-- Records of spatial reasoning questions --
────────────────────────────────────────

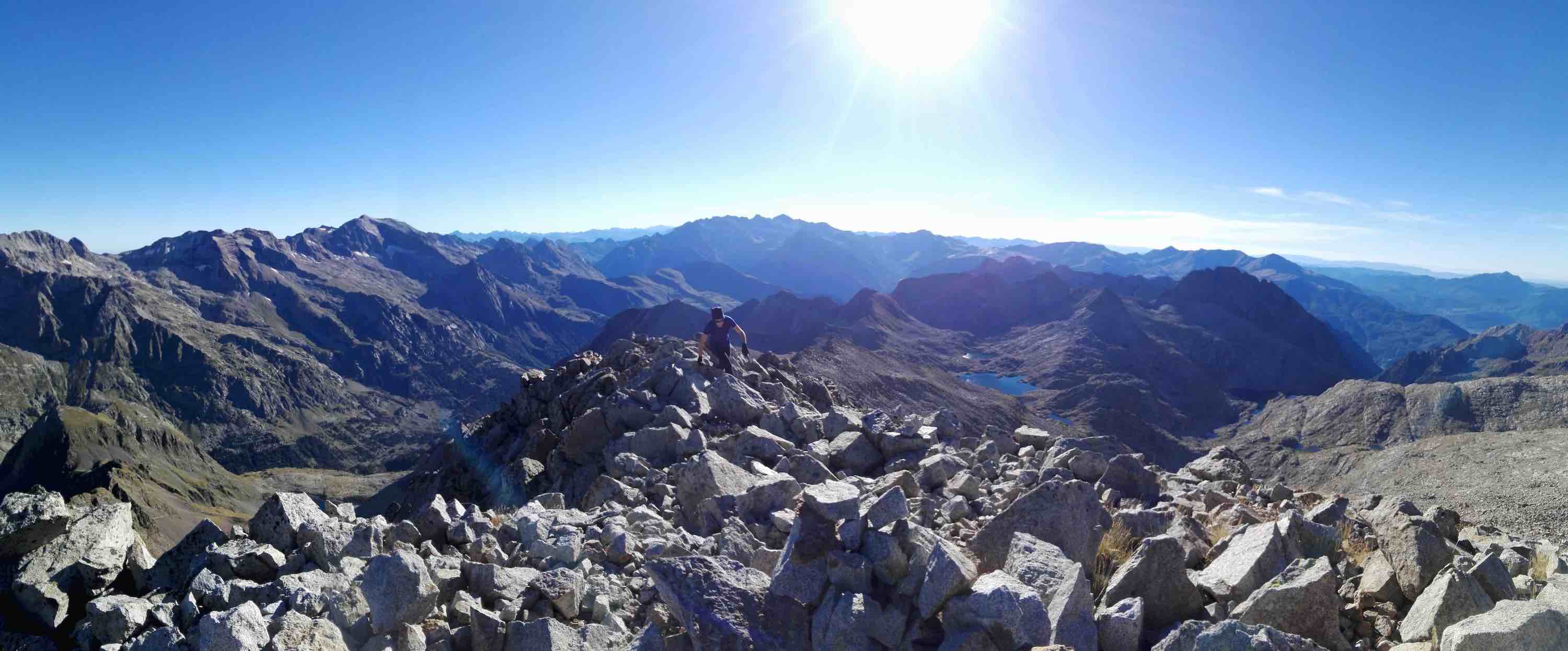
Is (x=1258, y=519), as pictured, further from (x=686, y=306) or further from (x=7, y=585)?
(x=686, y=306)

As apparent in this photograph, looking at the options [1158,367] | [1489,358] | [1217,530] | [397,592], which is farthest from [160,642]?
[1489,358]

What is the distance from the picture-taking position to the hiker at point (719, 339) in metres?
21.0

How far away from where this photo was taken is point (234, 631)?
5371 millimetres

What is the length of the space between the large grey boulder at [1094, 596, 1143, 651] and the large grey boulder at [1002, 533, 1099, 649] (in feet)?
0.39

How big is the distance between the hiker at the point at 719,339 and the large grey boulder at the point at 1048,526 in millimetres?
13306

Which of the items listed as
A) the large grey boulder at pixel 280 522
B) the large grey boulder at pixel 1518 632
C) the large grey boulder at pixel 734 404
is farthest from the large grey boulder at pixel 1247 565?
the large grey boulder at pixel 734 404

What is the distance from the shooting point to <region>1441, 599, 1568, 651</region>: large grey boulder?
Answer: 457 cm

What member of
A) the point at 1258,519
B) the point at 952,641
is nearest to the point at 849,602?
the point at 952,641

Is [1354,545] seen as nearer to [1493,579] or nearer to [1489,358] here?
[1493,579]

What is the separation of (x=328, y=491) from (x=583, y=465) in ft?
393

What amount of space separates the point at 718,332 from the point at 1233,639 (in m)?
17.6

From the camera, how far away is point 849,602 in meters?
5.70

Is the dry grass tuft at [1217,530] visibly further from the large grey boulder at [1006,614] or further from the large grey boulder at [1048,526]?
the large grey boulder at [1006,614]

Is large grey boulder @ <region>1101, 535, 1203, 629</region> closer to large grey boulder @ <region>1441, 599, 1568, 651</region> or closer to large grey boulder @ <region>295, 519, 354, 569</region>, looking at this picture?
large grey boulder @ <region>1441, 599, 1568, 651</region>
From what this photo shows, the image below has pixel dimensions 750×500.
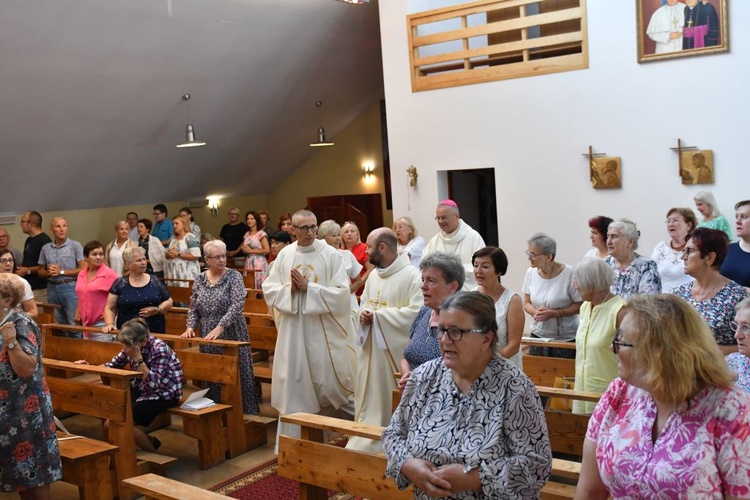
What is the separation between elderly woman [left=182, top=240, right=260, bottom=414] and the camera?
21.2ft

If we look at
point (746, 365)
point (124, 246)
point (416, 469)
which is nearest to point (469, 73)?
point (124, 246)

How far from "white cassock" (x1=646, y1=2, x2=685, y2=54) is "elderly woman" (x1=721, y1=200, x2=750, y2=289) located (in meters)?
3.80

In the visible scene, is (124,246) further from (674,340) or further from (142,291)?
(674,340)

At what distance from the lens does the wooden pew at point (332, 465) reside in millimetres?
3576

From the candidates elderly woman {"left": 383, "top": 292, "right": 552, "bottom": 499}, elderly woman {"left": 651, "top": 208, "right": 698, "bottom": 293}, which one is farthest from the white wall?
elderly woman {"left": 383, "top": 292, "right": 552, "bottom": 499}

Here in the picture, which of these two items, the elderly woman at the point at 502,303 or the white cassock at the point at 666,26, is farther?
the white cassock at the point at 666,26

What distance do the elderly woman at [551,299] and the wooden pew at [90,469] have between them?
2.95 m

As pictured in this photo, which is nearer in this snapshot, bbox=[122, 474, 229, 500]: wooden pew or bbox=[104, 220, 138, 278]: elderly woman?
bbox=[122, 474, 229, 500]: wooden pew

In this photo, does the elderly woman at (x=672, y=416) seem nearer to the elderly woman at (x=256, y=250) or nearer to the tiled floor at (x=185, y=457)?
the tiled floor at (x=185, y=457)

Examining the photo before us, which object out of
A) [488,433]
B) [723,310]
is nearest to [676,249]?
[723,310]

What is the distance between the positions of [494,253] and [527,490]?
2.17m

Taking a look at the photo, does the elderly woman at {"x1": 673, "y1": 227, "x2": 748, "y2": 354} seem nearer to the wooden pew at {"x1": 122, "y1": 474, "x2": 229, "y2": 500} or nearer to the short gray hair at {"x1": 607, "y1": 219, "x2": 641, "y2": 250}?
the short gray hair at {"x1": 607, "y1": 219, "x2": 641, "y2": 250}

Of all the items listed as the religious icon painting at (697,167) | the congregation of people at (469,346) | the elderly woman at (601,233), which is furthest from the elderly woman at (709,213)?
the elderly woman at (601,233)

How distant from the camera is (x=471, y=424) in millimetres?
2580
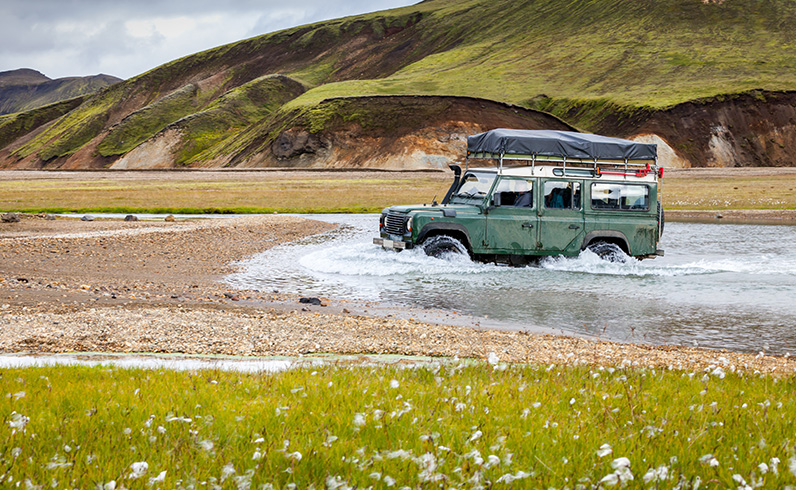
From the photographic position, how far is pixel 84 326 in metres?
10.9

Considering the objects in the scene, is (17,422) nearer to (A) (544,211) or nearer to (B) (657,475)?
(B) (657,475)

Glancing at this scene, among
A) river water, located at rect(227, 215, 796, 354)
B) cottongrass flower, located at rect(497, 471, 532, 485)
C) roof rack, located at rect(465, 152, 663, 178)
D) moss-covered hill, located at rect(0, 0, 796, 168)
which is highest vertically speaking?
moss-covered hill, located at rect(0, 0, 796, 168)

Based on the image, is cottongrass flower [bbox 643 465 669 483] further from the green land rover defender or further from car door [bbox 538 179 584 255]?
car door [bbox 538 179 584 255]

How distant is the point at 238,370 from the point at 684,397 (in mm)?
4549

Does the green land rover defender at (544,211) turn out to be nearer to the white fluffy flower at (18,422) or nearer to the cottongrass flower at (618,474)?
the white fluffy flower at (18,422)

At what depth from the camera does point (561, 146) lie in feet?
62.7

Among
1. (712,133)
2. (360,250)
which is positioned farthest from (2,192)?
(712,133)

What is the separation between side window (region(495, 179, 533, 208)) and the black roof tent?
0.92m

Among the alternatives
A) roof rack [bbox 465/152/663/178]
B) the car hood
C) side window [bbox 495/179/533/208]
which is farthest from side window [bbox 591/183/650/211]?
the car hood

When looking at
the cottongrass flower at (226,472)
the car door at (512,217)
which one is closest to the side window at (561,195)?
the car door at (512,217)

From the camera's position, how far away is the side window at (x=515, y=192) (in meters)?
18.7

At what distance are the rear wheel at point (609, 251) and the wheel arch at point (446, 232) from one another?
3.57 m

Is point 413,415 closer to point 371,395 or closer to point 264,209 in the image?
point 371,395

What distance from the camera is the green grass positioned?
12.3 ft
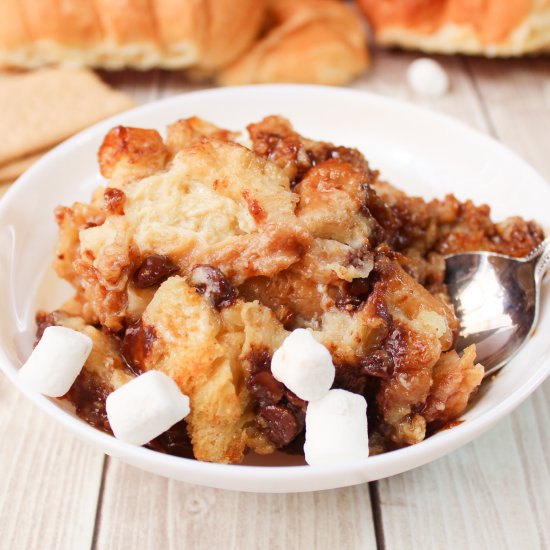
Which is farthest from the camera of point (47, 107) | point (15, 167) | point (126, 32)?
point (126, 32)

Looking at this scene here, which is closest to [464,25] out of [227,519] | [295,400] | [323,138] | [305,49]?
[305,49]

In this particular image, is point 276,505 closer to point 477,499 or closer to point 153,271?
point 477,499

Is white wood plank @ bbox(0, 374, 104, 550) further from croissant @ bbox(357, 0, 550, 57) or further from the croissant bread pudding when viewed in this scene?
croissant @ bbox(357, 0, 550, 57)

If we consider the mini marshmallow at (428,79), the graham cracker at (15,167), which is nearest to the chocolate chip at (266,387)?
the graham cracker at (15,167)

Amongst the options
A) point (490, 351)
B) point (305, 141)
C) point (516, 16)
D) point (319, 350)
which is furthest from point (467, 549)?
point (516, 16)

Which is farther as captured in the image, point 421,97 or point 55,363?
point 421,97

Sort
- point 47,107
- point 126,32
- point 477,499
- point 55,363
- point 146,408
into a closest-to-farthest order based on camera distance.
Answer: point 146,408 < point 55,363 < point 477,499 < point 47,107 < point 126,32

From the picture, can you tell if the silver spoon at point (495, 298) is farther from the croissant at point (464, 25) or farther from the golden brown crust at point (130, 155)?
the croissant at point (464, 25)
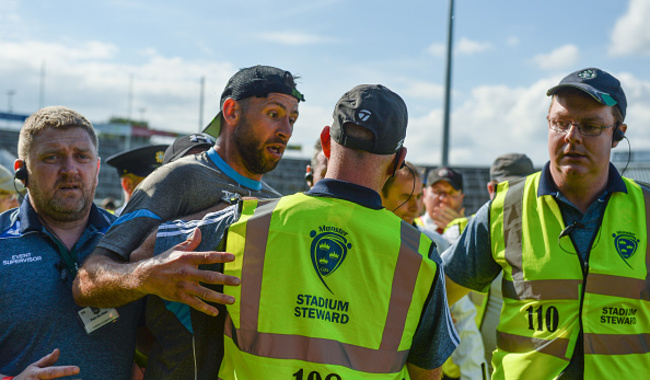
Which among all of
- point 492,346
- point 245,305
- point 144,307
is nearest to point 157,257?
point 245,305

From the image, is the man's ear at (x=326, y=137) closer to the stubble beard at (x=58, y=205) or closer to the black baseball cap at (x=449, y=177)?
the stubble beard at (x=58, y=205)

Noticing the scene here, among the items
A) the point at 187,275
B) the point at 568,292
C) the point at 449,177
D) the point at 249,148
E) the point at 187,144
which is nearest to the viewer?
the point at 187,275

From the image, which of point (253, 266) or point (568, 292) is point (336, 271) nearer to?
point (253, 266)

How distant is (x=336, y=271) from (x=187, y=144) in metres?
1.83

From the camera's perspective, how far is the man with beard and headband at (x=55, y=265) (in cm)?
219

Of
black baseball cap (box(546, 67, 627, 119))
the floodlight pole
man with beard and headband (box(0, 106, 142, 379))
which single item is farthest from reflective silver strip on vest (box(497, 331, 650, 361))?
the floodlight pole

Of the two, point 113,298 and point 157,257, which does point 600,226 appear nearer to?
point 157,257

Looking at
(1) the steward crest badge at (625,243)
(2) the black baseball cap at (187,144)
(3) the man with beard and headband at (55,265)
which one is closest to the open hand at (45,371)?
(3) the man with beard and headband at (55,265)

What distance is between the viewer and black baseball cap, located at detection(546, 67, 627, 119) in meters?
2.45

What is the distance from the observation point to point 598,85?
97.7 inches

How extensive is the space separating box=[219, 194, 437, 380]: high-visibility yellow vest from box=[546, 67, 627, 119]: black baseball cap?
3.92ft

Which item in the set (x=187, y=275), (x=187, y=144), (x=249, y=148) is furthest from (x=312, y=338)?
(x=187, y=144)

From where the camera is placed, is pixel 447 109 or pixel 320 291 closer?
pixel 320 291

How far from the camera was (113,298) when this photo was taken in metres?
1.99
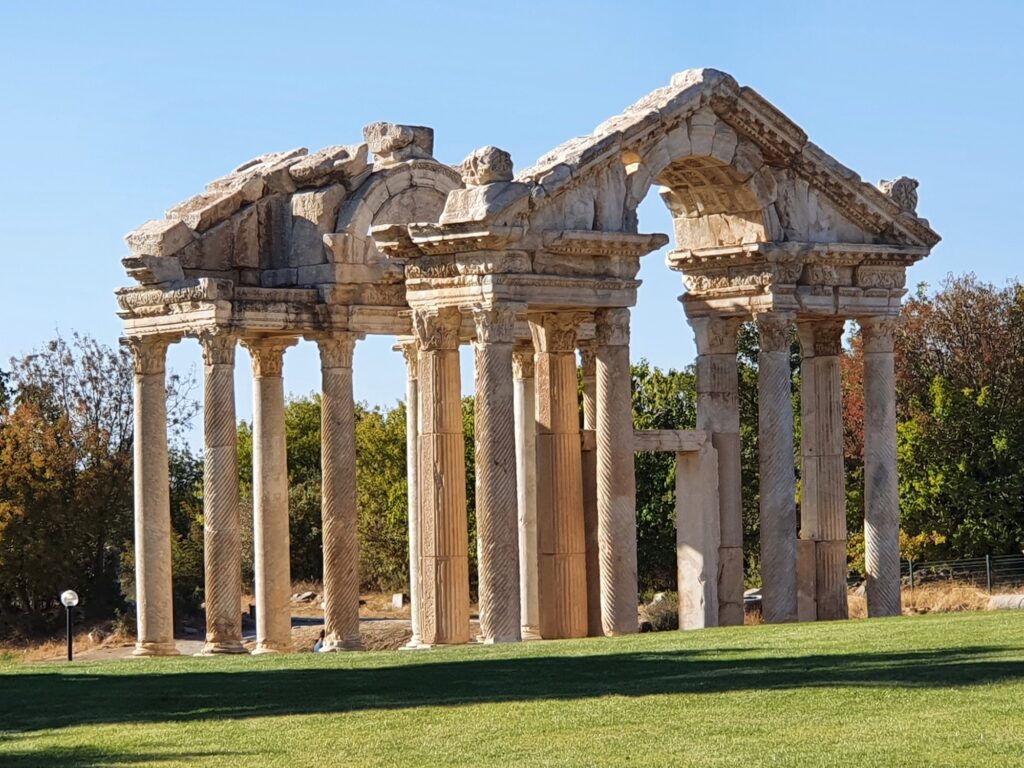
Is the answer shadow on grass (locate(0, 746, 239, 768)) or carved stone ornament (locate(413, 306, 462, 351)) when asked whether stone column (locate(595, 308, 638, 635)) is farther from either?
shadow on grass (locate(0, 746, 239, 768))

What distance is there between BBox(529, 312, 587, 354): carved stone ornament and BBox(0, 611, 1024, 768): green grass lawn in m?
6.73

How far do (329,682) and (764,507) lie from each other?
1409 cm

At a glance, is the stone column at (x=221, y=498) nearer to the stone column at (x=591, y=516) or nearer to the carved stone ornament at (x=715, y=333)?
the stone column at (x=591, y=516)

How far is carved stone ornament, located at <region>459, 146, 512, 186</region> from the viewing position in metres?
38.1

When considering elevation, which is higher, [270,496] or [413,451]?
[413,451]

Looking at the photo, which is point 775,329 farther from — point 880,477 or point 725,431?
point 880,477

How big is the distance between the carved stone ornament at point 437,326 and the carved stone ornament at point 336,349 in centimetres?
535

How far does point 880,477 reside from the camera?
4434cm

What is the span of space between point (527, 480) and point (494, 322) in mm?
7142

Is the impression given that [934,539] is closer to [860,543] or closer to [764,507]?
[860,543]

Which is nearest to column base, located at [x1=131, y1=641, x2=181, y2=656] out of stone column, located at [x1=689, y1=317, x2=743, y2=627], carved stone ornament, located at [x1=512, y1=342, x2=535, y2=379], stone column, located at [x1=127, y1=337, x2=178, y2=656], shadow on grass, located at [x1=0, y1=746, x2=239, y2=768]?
stone column, located at [x1=127, y1=337, x2=178, y2=656]

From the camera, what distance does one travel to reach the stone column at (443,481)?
39.1 m

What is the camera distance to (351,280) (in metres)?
44.2

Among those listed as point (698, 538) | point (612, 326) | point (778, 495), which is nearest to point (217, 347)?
point (612, 326)
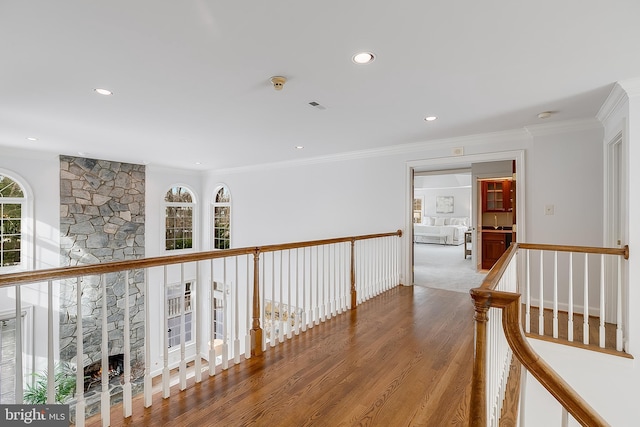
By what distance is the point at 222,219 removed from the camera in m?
7.74

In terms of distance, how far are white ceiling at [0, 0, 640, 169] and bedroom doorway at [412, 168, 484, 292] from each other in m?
2.77

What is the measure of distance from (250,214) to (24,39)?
5323 millimetres

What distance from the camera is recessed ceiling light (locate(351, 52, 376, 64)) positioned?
207 cm

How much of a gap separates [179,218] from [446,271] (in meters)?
6.48

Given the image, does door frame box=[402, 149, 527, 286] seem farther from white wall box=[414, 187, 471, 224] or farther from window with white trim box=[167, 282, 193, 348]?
white wall box=[414, 187, 471, 224]

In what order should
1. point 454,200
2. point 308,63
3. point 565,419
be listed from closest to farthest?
point 565,419, point 308,63, point 454,200

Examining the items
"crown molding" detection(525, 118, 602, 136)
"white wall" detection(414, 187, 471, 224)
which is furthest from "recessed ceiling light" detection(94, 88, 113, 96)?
"white wall" detection(414, 187, 471, 224)

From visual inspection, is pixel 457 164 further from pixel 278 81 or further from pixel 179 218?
pixel 179 218

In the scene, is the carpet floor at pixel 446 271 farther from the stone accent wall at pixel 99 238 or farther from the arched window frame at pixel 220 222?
the stone accent wall at pixel 99 238

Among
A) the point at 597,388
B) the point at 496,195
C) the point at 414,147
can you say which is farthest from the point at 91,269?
the point at 496,195

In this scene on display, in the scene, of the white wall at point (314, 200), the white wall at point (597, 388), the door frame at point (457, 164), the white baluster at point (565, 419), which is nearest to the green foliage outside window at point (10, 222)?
the white wall at point (314, 200)

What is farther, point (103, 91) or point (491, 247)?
point (491, 247)

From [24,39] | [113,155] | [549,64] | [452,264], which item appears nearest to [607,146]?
[549,64]

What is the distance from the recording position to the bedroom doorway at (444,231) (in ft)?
18.6
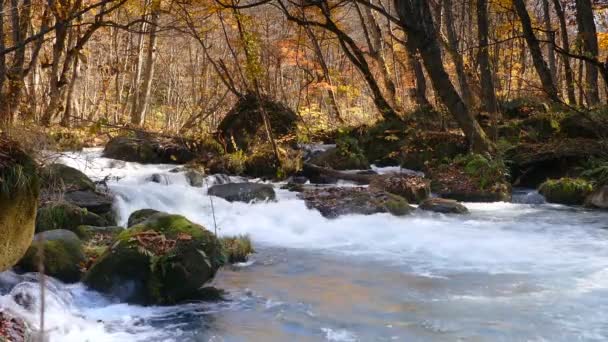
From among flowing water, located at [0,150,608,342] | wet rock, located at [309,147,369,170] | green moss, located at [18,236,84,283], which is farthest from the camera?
wet rock, located at [309,147,369,170]

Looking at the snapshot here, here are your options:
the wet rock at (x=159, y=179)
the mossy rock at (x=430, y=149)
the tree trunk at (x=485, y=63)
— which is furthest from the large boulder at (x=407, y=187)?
the wet rock at (x=159, y=179)

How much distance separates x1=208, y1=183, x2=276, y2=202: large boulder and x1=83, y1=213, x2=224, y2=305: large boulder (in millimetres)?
5697

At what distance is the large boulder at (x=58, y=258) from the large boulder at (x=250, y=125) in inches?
395

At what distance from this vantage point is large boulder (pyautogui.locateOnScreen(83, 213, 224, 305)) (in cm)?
592

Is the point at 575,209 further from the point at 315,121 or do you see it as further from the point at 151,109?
the point at 151,109

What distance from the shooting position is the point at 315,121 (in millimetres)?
20000

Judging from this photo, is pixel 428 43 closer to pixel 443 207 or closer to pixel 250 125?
pixel 443 207

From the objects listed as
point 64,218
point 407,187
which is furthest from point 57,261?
point 407,187

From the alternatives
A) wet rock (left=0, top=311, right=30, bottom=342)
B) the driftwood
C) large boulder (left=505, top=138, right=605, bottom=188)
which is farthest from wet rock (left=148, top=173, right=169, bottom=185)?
wet rock (left=0, top=311, right=30, bottom=342)

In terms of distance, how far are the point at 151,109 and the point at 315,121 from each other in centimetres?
1906

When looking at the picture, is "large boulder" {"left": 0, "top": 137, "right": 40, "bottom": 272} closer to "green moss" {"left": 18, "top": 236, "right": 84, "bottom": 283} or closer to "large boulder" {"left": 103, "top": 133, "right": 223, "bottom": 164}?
"green moss" {"left": 18, "top": 236, "right": 84, "bottom": 283}

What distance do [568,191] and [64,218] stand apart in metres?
10.3

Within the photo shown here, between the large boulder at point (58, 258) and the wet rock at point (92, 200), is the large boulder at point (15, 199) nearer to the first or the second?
the large boulder at point (58, 258)

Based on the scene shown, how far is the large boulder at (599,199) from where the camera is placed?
475 inches
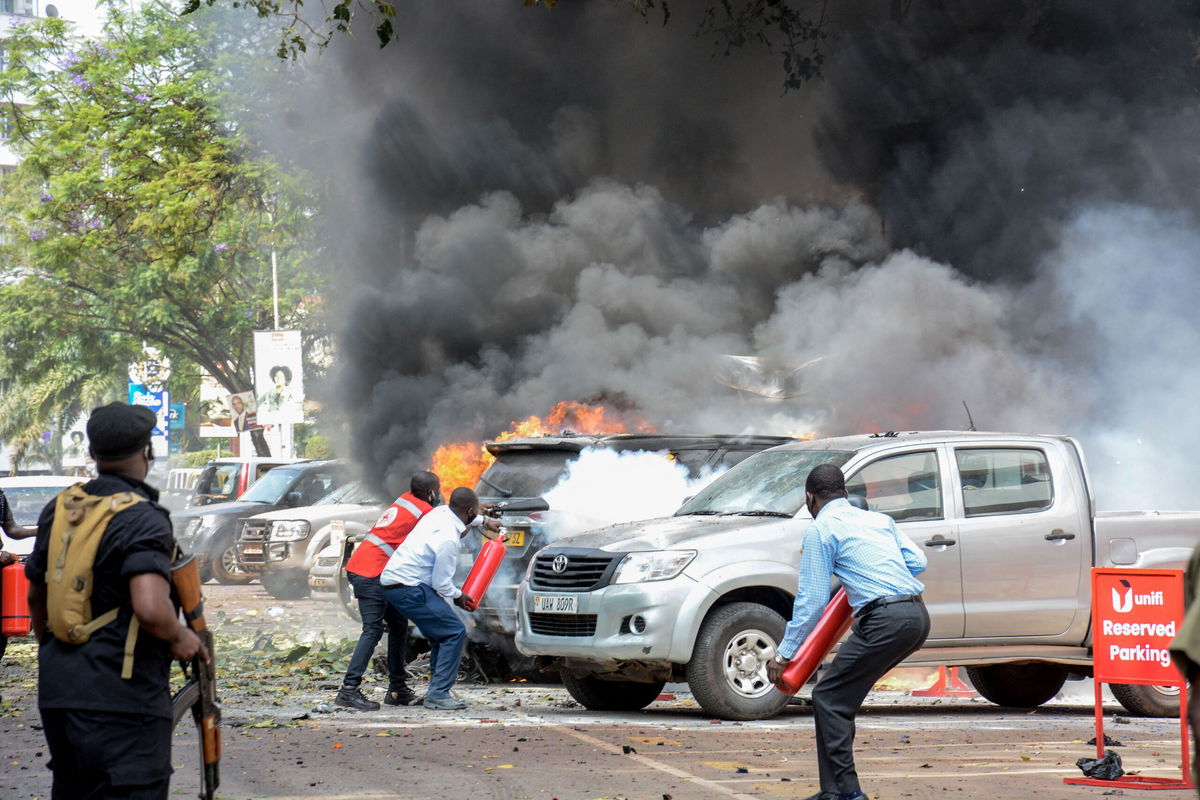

────────────────────────────────────────

-- Given request --
Select every line of the rows above that contains the word "placed", treating uppercase and lowercase as distinct, and copy each such line.

-- Reply to the exercise --
From where the camera is placed, is pixel 447 109 or pixel 320 291 closer?
Based on the scene shown, how far is the large boulder at (599,199) from where the camera is placed?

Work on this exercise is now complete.